ТЕКСТ ДЛЯ ЧТЕНИЯ:

-=-=-=-=-

Никогда и нигде раньше в жизни я не наблюдал такой власти куска хлеба, как в камере. «Пайка» — 300 грамм черного хлеба, при очень скудной остальной еде, была явно недостаточна, и те, кто получал передачи и мог отдать свою «пайку», мог купить обслугу по камере, уборку и вынос «параши», купить место на нарах, купить место у окна, оплатить ею починку вашего платья, стрижку и бритье наточенной нечеловеческим упорством пряжкой от брюк и т. д.

Первые две ночи я ночевал «под юрцами». Страшна до тихого отчаяния была первая ночь: заплеванный и выбитый асфальтовый пол, трудность подлезания под низкие нары, невозможность там, за теснотою, лежать на спине — все было страшно. Но и это место я получил предстательством Беднякова. К третьей ночи освободилось место у стола под окнами. Его избегали из-за холода. Я не побоялся. Через три дня я лежал на столе, а на десятый день был на нарах недалеко от окна. Сделал я такую блестящую карьеру, потому что прочитал с успехом несколько лекций и получил передачу, вследствие чего мог устраивать комбинации со своею «пайкою».

-=-=-=-=-

МАТЕРИАЛ НАБОРА ДАННЫХ:
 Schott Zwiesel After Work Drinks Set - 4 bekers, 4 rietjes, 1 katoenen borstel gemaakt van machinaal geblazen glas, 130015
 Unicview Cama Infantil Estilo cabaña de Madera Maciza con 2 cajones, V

-=-=-=-=-

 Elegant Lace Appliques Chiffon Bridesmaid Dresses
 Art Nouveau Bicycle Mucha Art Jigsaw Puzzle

-=-=-=-=-

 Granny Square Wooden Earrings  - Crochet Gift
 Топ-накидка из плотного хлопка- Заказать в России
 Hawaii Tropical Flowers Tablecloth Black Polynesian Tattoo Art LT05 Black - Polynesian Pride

-=-=-=-=-

Продолжите, пожалуйста, текст о тюремной камере, начав сразу после его последнего предложения.

ОТВЕТ:
Народ в камере был, что называется, с бору и с сосенки, и в этом состояла громадная трудность внутреннего порядка и внутренних отношений. Сидели: протоиерей, академик и археолог Борис Федорович Колесников, державшийся на высоте своего сана и служения. Профессор Иван Иванович Лавров — путеец, интеллигент вежливости не нонешней. Несколько агрономов, астроном Владимир Иванович Козлов — молодой ученый. Экономисты, академик-дендролог, фамилию которого забыл, студенты — молодые мальчики, террористы и диверсанты, группа евреев, занявших отдельный угол на нарах и руководимых крупным комиссаром из Казани Левицким, чрезвычайно неприятным человеком. Простые старые люди, не то крестьяне, не то рабочие, робкие и голодные, и, наконец, «свои в доску» уголовные типы — воры, растратчики и даже убийцы.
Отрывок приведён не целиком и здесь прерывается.